Jim Carroll has been 'throwing his toys out of the pram' about this on another thread. Sometimes I worry about his blood pressure: all this high dudgeon and anger (as it appears to be from his posts) cannot be good for him. It isn't good for anyone. And it isn't going to persuade anybody to listen to or enjoy Pardon or to go to a traditional club. It seems to me more likely to put people off.

Cupid the Ploughboy was the first Pardon song I listened to, chosen at random from the selection available free on Spotify. I have to say that I didn't like it, and judging from what I know about the musical tastes of most young people, few of them would. So that is why I made the comment I did. And I think I should be permitted to make an honest comment to that effect without being harangued in an unpleasant manner.
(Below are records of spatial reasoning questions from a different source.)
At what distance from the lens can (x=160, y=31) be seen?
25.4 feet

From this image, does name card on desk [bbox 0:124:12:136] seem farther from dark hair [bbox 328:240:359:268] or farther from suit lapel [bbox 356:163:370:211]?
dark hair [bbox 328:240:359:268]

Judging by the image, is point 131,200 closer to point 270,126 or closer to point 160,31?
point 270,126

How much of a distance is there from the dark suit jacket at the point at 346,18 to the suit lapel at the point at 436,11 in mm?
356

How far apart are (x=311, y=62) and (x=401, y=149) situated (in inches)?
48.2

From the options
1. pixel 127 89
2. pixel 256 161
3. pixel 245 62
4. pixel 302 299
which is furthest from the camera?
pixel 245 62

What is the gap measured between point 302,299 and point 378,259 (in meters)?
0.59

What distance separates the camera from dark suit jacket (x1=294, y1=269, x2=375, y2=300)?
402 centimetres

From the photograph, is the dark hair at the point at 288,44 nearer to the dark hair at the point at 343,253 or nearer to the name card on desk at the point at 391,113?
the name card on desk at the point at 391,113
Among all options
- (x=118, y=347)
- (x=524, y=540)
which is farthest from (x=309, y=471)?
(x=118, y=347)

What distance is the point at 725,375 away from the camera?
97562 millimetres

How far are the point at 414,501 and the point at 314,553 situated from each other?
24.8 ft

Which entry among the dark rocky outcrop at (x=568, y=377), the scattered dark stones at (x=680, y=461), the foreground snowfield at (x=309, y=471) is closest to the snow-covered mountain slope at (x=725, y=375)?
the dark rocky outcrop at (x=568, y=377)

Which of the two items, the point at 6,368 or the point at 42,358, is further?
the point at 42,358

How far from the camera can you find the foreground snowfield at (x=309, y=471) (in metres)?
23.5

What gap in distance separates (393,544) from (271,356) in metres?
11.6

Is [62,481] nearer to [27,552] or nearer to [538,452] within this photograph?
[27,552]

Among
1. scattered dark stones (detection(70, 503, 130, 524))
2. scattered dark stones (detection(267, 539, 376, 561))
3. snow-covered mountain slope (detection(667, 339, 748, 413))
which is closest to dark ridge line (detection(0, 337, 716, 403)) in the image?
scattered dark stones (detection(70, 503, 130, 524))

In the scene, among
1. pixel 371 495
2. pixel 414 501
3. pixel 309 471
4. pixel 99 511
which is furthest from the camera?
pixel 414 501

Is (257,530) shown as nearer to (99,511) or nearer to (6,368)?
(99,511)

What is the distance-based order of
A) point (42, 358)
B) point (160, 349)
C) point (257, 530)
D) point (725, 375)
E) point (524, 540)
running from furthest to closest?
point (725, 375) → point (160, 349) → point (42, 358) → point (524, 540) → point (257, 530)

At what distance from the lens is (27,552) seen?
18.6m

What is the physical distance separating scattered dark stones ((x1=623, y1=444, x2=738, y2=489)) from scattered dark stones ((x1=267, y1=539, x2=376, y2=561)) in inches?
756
If there are young people happy to sing such songs in such a style then fine, though I am suspecting that these youngsters may be a fairly middle class lot. Not that there is anything wrong with being middle class.

But it isn't for me. I find the lyrics peculiar. The idea of a ploughboy named after a classical god striking me as strange and unlikely. I don't like the tune, especially as the difficulty of singing it after what, for the sake of simplicity, I will call a 'key change' towards the end apparently results in Pardon starting the second verse on a different note from the one used in starting the first verse. It has no rhythm. There is no sense of natural speech patterns in the way the words are 'sung', in the sense that emphasis is put on unexpected words. You can tell that the singer is elderly, it seems to me. None of this, I feel, is likely to appeal to the young of today's ethnically diverse UK. Nor would being expected to treat either singer or song with some sort of quasi-religious reverence be much of an encouragment.